Judge Thokozile Masipa, who presided over the murder trial, decided to ignore messages in which Steenkamp talked about the athlete’s volatile moods and said she was sometimes afraid of him. But Pistorius’s former girlfriend Samantha Taylor says she was so frightened of him that she hid one of his guns, which he later used to kill Steenkamp. Ms Taylor’s claims go some way towards establishing a history of domestic abuse, including her account of the athlete’s “angry and possessive rages” – an accusation that will ring true to anyone who witnessed his furious reaction when he lost a race at the 2012 Paralympics. And while the judge dismissed two firearms charges last week, she found Pistorius guilty of firing a gun in a crowded restaurant, just weeks before he killed Steenkamp.

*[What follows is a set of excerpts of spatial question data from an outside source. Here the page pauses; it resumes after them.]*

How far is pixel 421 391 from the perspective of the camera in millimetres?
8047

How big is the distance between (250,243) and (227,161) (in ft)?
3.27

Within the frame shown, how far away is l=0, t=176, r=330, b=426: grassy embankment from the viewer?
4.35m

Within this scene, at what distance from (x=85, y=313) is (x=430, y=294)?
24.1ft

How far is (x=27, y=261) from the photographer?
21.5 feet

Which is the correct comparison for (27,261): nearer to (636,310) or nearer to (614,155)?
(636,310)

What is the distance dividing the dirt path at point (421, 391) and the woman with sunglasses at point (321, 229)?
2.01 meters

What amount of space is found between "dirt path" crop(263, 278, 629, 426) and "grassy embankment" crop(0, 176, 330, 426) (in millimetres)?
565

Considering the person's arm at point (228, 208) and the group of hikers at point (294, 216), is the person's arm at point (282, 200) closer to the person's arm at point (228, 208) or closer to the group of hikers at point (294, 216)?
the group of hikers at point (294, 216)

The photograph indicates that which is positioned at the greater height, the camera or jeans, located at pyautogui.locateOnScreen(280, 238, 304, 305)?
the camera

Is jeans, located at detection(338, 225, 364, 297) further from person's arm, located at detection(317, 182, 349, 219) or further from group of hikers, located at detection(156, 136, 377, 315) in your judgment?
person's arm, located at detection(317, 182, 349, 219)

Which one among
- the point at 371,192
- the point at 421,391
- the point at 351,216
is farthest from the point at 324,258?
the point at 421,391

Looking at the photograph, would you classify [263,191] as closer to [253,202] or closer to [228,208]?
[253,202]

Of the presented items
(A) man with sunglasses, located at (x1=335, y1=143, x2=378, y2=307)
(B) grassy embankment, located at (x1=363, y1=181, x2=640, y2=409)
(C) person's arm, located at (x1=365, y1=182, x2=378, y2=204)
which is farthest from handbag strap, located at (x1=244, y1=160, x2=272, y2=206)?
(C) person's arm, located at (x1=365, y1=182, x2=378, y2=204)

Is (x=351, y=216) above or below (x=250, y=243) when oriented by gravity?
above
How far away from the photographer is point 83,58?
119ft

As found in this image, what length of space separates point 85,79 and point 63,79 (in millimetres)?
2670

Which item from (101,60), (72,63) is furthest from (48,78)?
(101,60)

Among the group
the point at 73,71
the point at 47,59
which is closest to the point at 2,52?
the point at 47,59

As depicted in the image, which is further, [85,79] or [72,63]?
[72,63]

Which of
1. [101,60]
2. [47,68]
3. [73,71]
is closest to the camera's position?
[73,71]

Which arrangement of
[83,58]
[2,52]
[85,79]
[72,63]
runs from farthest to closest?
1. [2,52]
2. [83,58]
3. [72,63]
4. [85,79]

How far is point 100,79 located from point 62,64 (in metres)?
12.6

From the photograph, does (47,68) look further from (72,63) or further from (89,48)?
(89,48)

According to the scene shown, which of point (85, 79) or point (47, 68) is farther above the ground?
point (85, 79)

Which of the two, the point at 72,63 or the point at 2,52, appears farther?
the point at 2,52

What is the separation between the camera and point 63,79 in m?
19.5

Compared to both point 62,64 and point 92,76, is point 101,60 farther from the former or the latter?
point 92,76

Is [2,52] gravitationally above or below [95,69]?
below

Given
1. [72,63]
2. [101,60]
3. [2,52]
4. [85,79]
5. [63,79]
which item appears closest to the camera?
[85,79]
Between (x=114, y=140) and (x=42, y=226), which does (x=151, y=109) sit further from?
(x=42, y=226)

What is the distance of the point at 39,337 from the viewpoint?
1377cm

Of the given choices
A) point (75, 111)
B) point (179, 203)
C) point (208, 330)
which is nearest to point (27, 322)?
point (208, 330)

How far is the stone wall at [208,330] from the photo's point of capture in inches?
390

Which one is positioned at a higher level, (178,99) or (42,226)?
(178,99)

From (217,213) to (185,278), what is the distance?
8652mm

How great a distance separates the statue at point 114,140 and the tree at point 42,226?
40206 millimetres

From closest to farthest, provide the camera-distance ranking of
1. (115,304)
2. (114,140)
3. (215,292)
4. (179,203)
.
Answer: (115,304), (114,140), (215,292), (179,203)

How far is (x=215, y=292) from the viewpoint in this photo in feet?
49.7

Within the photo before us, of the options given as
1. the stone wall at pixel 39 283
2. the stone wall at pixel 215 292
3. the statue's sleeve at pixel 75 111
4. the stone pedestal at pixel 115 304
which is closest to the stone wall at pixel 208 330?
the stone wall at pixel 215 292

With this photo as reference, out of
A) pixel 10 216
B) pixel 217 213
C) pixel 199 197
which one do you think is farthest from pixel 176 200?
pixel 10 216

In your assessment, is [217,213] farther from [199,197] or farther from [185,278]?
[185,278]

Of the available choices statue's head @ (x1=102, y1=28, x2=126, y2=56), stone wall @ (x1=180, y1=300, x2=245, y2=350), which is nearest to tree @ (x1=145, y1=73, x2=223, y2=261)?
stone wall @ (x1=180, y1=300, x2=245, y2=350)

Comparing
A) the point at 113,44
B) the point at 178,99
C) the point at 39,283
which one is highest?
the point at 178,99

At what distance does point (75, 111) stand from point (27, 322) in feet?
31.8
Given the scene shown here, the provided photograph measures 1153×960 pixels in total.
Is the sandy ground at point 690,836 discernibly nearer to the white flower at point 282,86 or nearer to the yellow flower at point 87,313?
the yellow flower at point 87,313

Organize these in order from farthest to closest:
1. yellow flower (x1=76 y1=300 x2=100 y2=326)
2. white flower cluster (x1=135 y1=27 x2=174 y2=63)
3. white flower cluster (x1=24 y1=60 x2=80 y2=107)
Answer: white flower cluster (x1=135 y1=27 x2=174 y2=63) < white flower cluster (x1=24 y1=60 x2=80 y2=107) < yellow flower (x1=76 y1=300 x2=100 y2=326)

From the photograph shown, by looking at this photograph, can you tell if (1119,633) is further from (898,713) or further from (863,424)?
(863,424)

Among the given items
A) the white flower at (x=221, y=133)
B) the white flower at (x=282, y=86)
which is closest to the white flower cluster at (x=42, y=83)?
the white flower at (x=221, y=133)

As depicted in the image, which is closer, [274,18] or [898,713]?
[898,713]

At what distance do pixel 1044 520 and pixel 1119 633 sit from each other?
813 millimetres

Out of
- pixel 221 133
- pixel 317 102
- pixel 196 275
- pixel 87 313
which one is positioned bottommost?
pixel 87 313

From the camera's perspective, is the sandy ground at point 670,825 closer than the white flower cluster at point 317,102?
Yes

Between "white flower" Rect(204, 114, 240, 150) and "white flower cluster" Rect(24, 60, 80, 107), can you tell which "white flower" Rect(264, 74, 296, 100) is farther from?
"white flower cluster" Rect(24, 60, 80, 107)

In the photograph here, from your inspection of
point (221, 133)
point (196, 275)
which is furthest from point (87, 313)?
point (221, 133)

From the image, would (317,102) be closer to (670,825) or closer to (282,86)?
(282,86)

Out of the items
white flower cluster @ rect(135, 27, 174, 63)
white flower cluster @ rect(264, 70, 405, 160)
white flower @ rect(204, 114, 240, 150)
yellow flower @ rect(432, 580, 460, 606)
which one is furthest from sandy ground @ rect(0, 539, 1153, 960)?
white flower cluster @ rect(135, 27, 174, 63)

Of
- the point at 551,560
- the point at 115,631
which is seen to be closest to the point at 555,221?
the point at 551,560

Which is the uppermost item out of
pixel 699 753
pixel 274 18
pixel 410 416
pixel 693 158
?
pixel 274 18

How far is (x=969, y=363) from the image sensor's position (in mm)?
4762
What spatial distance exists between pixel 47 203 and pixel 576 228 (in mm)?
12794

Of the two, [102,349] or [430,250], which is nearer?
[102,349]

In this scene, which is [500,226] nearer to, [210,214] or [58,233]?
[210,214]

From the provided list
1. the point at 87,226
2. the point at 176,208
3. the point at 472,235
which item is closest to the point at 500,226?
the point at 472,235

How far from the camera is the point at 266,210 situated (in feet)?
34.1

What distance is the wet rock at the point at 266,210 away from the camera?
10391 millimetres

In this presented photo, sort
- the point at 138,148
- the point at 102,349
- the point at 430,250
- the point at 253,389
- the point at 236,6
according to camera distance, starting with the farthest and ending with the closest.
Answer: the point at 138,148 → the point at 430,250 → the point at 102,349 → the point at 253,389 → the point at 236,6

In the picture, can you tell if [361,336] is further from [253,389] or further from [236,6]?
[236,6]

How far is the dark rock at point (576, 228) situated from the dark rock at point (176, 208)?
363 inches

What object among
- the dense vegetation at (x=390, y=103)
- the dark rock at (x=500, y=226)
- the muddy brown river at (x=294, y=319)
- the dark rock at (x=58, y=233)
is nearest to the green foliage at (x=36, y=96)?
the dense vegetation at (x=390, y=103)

Within hours of the fatal shooting, the model was becoming a footnote in her killer’s tear-sodden melodrama. He sobbed and retched his way through his trial, bursting into tears again on Thursday when Judge Masipa cleared him of murder. It is not uncommon for victims of crime to break down when asked to recall traumatic events, such as being beaten or raped, but it is rare for an alleged perpetrator to indulge in such boundless displays of self-pity. Pistorius’s tears lent weight to the prosecution case that he was volatile – almost entirely devoid of self-control.
Pistorius shot Steenkamp through a door, using a 9mm pistol and hollow-point ammunition which mushrooms inside body tissue. Her injuries were so devastating that a forensics expert suggested that one shot to her arm would have acted “like an instant amputation”. In the most puzzling and controversial section of her judgment, Judge Masipa said the athlete’s intention was to shoot, not to kill, and the prosecution had failed to establish that he “accepted the possibility of killing someone”. It is hard to believe that Pistorius, who had had weapons training, did not understand the damage that this ammunition would cause, regardless of who was cowering behind the locked door. “How can you shoot four bullets through a door and not foresee their death?’ a South African legal expert, Professor Stephen Tuson, asked.
Even so, shooting a terrified woman four times with expanding bullets is no obstacle to a successful sporting career. Within hours of the verdicts, the International Paralympic Committee announced that Pistorius “had done a great deal” for the movement and would be allowed to compete again. But he has already won the most significant contest of his life in a country where men, guns and violence are regarded as natural companions.